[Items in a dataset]

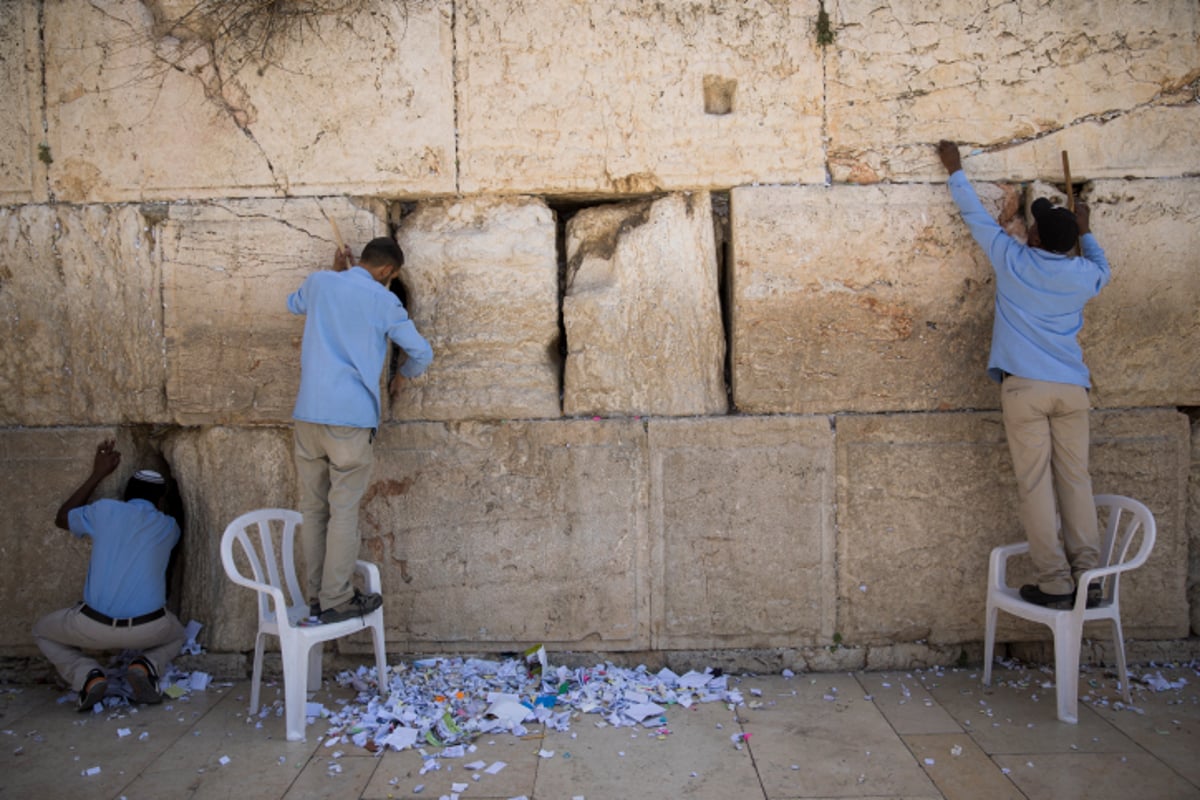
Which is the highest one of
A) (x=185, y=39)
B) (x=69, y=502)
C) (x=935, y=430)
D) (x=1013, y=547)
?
(x=185, y=39)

Directions for this task: Can you copy out the text of every item above word for word, leaving out the pictures?

Worked answer:
Which is the highest one of
A) (x=185, y=39)
B) (x=69, y=502)
C) (x=935, y=430)
D) (x=1013, y=547)
?
(x=185, y=39)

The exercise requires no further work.